======== STORED DATA ========

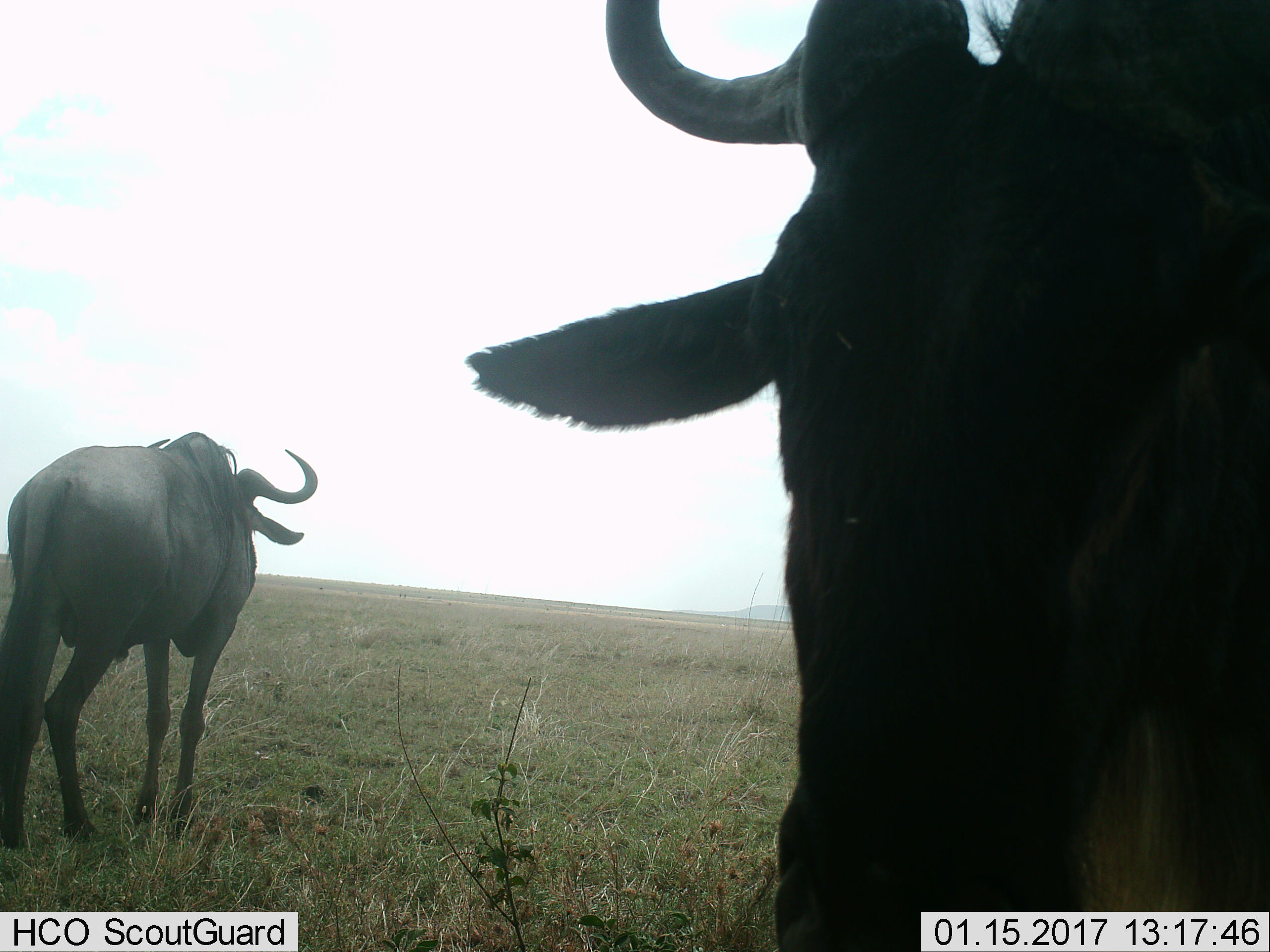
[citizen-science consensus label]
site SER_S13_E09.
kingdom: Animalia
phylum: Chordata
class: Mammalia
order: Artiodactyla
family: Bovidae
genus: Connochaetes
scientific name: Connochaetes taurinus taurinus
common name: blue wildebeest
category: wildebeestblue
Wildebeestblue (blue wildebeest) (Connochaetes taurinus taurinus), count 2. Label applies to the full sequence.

========

◆ **ABOUT THIS TASK**: Reproduce the opening lines of the material above exactly, ending with the line that contains "common name: blue wildebeest". Omit every picture.

◆ **RESPONSE AREA**:
[citizen-science consensus label]
site SER_S13_E09.
kingdom: Animalia
phylum: Chordata
class: Mammalia
order: Artiodactyla
family: Bovidae
genus: Connochaetes
scientific name: Connochaetes taurinus taurinus
common name: blue wildebeest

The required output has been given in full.